---- Provided text

You can speak to people sometimes even who’ve done, who’ve been very religious or as they thought. Then they have a terrifying circumstance and they say, “It was all up there, you know, and I was down here.” A famous author, I won’t name him, his daughter died. He watched by the bedside, he was with her through the night and she died in the morning. He found he was an atheist in the morning. Well, it meant that it hadn’t really gone very deep. It was still a mask. The mask could change, a mask of holiness and beauty could change to whatever mask.
The beautiful mask and the holy mask and saint mask is nearer than the devil mask but it’s still a mask. If it gets separated then it becomes hollow, something hollow. Anyway, these are things to be actually practised and while we’re all right we might not feel the necessity for practising them.
The interrogators in prison camps tell you that the people who have inner resources can last indefinitely. Now, I’m not speaking about torture but interrogators without using torture found one very effective method, and I only use this as an example, is to keep changing the cell. People want a home.
If you’re put in a cell for a week or so, it starts becoming home. It’s an awful home but it is home, you know where you are. Now, they say you keep changing it and changing it. Sometimes it’s a big one, sometimes it’s a small one, sometimes it’s a hot one, sometimes it’s a cold one. You keep changing it then you move the chap around to another place. You keep changing. As a result he’s got no associations of support that he can find anywhere and quite often they find that the whole self-control is lost. If he’s left in one place, however terrible, he can somehow, but a man with inner resources can survive there. He has his own support inside – he’s not dependent on the outer: the Line of Light [practice] is something separate. Not dependent on holding onto something outside, either in the external world or to ideas which change.

--------
---- Given data

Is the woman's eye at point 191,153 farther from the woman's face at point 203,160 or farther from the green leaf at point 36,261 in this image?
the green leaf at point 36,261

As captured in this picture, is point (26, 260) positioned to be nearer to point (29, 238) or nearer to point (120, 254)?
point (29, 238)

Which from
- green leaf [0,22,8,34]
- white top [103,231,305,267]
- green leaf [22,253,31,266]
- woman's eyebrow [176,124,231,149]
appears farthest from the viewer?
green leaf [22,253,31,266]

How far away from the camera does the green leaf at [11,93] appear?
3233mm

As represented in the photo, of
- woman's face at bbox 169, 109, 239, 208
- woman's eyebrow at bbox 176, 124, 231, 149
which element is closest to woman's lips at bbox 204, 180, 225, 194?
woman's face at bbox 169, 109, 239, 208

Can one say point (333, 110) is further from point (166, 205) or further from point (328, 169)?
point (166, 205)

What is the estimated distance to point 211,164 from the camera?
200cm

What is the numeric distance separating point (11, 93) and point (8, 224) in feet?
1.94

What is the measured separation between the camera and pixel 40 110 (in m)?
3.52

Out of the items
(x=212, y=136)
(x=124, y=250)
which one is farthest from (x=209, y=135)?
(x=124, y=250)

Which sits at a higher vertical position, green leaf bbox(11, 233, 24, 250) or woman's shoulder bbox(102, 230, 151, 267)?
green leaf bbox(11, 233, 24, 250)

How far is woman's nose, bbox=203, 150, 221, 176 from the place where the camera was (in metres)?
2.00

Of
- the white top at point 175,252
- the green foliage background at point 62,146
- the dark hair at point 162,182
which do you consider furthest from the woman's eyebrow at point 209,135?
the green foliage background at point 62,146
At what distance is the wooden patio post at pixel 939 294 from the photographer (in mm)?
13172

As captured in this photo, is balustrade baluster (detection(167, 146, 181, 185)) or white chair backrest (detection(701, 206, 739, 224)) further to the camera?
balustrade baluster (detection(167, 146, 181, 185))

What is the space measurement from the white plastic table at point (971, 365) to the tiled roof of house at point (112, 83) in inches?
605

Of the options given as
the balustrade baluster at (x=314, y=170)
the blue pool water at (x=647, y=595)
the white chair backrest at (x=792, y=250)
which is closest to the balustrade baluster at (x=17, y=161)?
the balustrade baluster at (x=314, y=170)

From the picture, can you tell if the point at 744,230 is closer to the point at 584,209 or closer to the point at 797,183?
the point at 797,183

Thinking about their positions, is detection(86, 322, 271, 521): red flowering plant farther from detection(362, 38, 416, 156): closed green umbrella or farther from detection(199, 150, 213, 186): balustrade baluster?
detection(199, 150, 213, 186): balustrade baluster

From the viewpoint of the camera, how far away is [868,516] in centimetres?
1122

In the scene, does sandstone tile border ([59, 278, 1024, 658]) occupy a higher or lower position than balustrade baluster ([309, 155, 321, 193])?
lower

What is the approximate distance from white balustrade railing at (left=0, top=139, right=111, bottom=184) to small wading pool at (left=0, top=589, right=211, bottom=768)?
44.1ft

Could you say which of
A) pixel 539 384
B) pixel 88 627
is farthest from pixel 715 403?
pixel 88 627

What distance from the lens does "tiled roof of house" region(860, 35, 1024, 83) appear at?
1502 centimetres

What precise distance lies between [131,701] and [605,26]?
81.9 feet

--------

_Problem_
Could you edit the talk on inner resources, starting with "If you’re put" and going on through "ideas which change.", so that "inner resources" becomes "inner strength"?

_Correct result_
If you’re put in a cell for a week or so, it starts becoming home. It’s an awful home but it is home, you know where you are. Now, they say you keep changing it and changing it. Sometimes it’s a big one, sometimes it’s a small one, sometimes it’s a hot one, sometimes it’s a cold one. You keep changing it then you move the chap around to another place. You keep changing. As a result he’s got no associations of support that he can find anywhere and quite often they find that the whole self-control is lost. If he’s left in one place, however terrible, he can somehow, but a man with inner strength can survive there. He has his own support inside – he’s not dependent on the outer: the Line of Light [practice] is something separate. Not dependent on holding onto something outside, either in the external world or to ideas which change.